Given that the suppression of weak jets by the strong jets is mainly responsible for the decrease of jet number, the decline rate of jet number, V_jet, decidedly depends on the spatial density of incipient jets, the perimeter of ring, and the transverse expansion of strong jets. The average spacing of initial jets varies little with R_in and p₀, whereas decreases with decreasing packing density and particle size. The transverse expansion of strong jets strongly correlates with the radial propagation of jets that are driven by the impulsive loadings. Accordingly, stronger shock loading intensifies both the radial and transverse expansion of jets, hastening the suppression of the adjacent weak jets.
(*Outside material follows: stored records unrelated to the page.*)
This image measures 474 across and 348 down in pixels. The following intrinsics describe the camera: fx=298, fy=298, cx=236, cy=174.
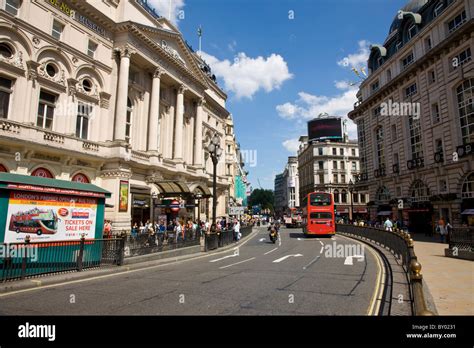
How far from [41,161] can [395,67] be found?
42.3 metres

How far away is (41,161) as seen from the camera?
19734 millimetres

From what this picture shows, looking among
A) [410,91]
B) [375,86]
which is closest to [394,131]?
[410,91]

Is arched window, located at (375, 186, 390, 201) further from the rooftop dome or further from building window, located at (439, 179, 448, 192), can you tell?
the rooftop dome

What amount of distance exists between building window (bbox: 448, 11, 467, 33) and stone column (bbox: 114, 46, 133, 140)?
3129 cm

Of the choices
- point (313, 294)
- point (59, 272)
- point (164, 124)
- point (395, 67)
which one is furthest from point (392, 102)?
point (59, 272)

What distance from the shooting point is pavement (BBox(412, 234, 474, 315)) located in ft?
21.2

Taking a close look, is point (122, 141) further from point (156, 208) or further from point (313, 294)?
point (313, 294)

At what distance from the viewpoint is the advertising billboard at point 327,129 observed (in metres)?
80.4

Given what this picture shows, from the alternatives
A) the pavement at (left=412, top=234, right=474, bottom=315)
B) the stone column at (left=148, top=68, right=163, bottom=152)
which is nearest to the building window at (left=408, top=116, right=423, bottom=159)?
the pavement at (left=412, top=234, right=474, bottom=315)

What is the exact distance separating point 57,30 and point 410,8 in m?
43.0

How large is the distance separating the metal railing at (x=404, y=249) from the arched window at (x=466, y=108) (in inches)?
534

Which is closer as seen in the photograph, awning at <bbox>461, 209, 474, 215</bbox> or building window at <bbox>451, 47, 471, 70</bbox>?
awning at <bbox>461, 209, 474, 215</bbox>

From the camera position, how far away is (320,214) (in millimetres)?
28891

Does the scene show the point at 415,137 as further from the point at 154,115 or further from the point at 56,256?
the point at 56,256
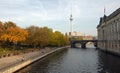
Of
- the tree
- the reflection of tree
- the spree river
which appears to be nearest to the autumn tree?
the tree

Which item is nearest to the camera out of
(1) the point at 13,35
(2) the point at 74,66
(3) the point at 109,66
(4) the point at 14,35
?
(3) the point at 109,66

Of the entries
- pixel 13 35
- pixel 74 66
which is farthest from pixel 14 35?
pixel 74 66

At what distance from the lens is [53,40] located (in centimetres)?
16350

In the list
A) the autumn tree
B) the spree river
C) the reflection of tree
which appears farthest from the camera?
the autumn tree

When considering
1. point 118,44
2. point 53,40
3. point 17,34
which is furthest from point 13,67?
point 53,40

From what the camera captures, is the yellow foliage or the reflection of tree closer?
the reflection of tree

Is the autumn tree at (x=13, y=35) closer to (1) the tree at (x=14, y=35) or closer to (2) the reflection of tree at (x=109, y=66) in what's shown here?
(1) the tree at (x=14, y=35)

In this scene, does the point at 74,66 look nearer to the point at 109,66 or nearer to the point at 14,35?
the point at 109,66

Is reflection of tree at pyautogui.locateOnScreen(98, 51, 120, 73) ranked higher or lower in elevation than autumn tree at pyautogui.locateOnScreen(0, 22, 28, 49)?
lower

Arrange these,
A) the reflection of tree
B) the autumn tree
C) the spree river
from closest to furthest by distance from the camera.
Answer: the spree river
the reflection of tree
the autumn tree

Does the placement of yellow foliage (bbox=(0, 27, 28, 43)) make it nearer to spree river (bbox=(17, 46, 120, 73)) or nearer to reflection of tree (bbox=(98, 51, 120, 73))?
spree river (bbox=(17, 46, 120, 73))

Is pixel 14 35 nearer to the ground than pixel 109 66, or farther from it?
farther from it

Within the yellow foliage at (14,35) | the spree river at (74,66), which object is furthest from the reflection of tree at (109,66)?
the yellow foliage at (14,35)

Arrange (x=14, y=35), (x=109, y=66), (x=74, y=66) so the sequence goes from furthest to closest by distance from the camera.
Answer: (x=14, y=35) → (x=74, y=66) → (x=109, y=66)
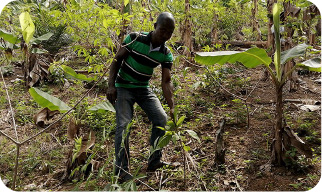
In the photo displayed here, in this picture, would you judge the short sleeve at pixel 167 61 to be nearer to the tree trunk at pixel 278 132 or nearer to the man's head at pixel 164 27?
the man's head at pixel 164 27

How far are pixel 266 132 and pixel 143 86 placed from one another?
1.74 metres

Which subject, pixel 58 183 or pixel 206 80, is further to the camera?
pixel 206 80

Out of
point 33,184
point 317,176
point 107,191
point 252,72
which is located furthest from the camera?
point 252,72

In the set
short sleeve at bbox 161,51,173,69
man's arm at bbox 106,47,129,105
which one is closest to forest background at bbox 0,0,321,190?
man's arm at bbox 106,47,129,105

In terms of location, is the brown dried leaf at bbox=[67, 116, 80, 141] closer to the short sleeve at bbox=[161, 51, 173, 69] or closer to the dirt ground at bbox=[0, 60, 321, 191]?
the dirt ground at bbox=[0, 60, 321, 191]

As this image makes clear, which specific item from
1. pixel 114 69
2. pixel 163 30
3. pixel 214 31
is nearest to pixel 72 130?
pixel 114 69

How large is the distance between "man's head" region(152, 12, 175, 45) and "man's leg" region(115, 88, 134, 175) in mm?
656

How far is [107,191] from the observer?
204 cm

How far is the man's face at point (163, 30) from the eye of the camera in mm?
2593

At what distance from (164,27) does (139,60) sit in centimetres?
46

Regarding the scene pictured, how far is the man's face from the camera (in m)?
2.59

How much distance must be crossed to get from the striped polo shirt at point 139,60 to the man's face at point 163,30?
155mm

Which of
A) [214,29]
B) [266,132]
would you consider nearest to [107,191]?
[266,132]

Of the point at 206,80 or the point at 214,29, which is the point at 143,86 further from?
the point at 214,29
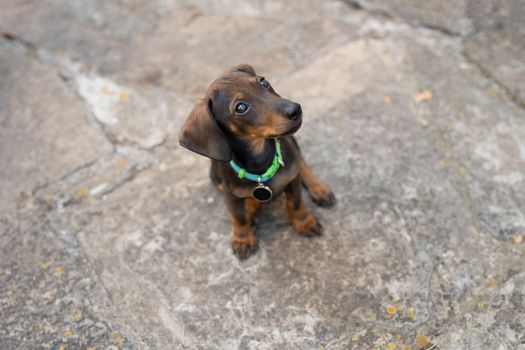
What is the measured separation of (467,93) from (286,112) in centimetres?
206

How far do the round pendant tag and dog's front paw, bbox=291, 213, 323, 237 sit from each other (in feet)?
1.31

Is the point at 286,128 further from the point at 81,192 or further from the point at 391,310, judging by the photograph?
the point at 81,192

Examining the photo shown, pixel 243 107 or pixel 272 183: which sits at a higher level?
pixel 243 107

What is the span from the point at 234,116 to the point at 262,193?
53 centimetres

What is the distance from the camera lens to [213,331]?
2924 millimetres

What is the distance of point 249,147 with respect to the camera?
8.94 feet

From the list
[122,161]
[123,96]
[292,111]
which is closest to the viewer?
[292,111]

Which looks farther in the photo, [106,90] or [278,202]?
[106,90]

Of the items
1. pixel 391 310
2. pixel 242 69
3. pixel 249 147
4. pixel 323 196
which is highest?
pixel 242 69

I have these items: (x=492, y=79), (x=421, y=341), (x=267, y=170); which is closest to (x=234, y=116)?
(x=267, y=170)

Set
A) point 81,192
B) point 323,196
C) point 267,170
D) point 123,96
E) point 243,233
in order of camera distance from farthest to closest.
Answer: point 123,96
point 81,192
point 323,196
point 243,233
point 267,170

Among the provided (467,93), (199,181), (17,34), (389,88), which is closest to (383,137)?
(389,88)

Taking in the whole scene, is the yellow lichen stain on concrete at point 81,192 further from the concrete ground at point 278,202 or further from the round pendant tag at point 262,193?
the round pendant tag at point 262,193

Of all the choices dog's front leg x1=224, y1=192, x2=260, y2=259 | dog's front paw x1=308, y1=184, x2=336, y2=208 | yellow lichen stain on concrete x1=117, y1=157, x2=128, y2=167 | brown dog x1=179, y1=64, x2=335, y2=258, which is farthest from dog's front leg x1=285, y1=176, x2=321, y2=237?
yellow lichen stain on concrete x1=117, y1=157, x2=128, y2=167
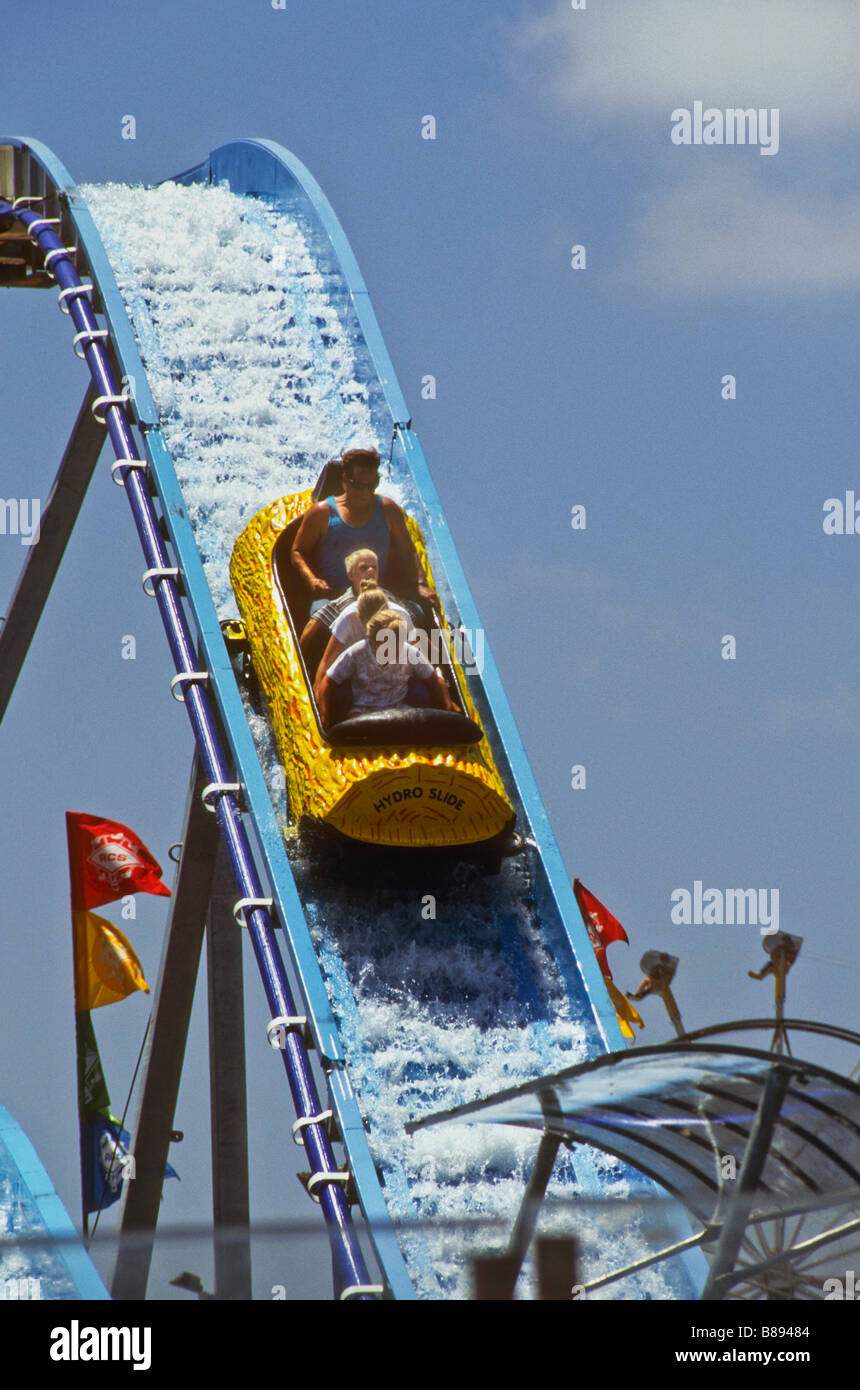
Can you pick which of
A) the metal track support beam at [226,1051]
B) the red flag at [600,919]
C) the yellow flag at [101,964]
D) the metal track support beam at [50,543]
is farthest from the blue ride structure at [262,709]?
the red flag at [600,919]

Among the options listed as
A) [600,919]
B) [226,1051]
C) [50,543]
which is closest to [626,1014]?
[600,919]

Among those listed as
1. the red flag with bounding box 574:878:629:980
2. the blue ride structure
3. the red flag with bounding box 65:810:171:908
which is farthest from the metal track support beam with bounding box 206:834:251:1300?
the red flag with bounding box 574:878:629:980

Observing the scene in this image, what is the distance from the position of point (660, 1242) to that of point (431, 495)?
9.44 m

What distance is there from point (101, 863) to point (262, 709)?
4629mm

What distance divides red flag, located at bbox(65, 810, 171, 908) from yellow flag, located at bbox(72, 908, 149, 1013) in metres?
0.17

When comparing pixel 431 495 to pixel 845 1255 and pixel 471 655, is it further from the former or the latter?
pixel 845 1255

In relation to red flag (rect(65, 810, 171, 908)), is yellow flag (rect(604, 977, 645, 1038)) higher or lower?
lower

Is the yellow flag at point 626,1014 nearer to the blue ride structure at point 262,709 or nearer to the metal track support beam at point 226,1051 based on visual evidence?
the metal track support beam at point 226,1051

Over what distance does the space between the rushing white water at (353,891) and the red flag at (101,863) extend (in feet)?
12.8

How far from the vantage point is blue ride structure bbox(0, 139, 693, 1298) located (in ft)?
34.0

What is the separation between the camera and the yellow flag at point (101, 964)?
53.5ft

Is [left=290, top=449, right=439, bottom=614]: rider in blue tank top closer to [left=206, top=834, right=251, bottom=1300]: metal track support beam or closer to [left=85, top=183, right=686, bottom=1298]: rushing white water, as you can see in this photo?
[left=85, top=183, right=686, bottom=1298]: rushing white water
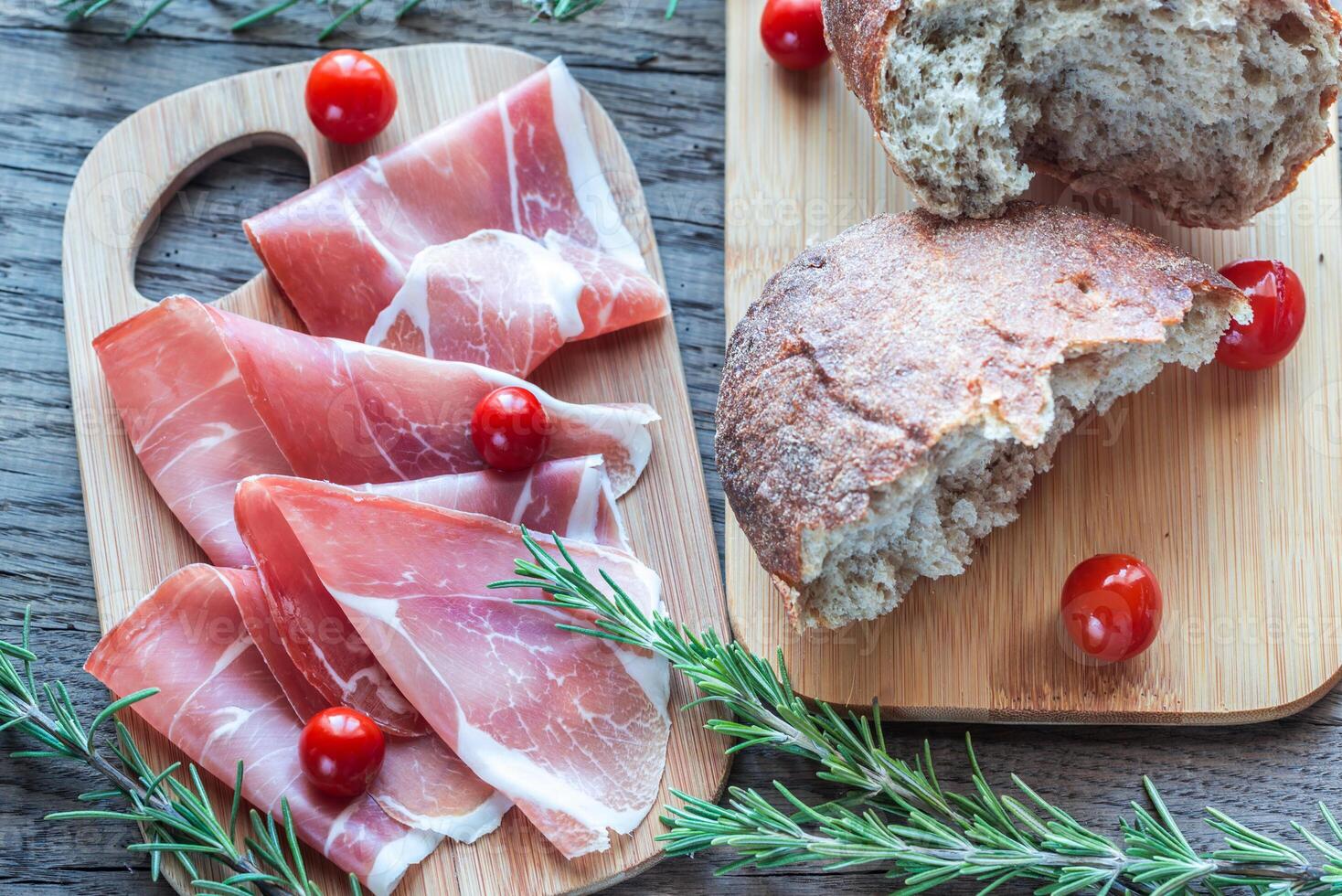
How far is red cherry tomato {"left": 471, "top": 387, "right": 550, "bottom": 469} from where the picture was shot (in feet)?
9.44

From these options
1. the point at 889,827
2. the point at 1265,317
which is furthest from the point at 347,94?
the point at 1265,317

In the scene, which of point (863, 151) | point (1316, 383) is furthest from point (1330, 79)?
point (863, 151)

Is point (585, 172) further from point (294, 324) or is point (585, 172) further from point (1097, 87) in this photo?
point (1097, 87)

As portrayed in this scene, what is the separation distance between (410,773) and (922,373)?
5.44 feet

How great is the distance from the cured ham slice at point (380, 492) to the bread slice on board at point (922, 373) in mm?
481

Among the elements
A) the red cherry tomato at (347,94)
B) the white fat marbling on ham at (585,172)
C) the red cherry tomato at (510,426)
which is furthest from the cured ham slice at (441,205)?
the red cherry tomato at (510,426)

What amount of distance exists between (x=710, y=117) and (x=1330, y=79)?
1.60 metres

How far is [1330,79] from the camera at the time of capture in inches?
96.5

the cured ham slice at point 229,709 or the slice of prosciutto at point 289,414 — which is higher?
the slice of prosciutto at point 289,414

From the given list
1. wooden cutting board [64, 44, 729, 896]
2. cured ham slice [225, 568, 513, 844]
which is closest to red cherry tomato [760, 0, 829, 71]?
wooden cutting board [64, 44, 729, 896]

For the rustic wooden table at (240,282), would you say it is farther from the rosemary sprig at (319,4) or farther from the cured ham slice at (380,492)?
the cured ham slice at (380,492)

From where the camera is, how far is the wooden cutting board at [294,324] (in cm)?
279

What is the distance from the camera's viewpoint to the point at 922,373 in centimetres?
239

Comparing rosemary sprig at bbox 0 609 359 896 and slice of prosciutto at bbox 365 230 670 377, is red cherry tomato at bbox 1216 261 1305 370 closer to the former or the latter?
slice of prosciutto at bbox 365 230 670 377
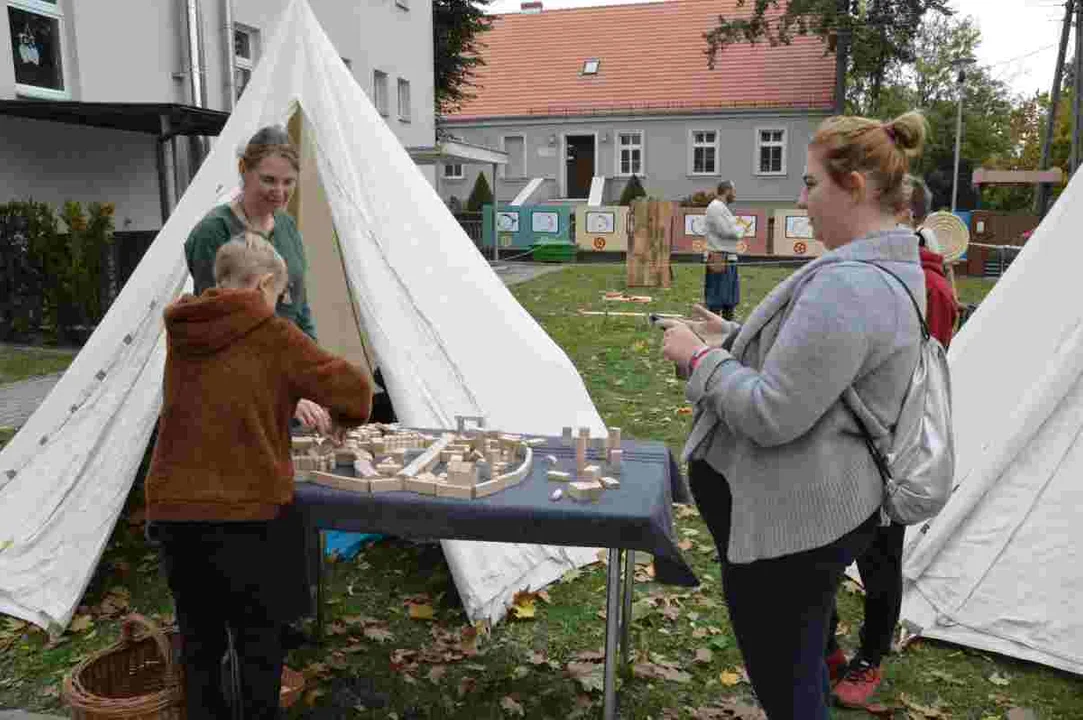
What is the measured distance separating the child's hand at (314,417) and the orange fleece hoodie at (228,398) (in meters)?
0.35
Figure 23 highlights the key events characterizing the formation and competitive growth of incipient jets. An excessive large number of strong force chains extruding into the bulk serves as the nuclei of incipient jets. The jets born earlier or showing stronger shear flows undergo considerable transverse flare up, annihilating the burgeoning weak jets. A substantial portion of initial incipient jets cannot survive the first instants of the phase II.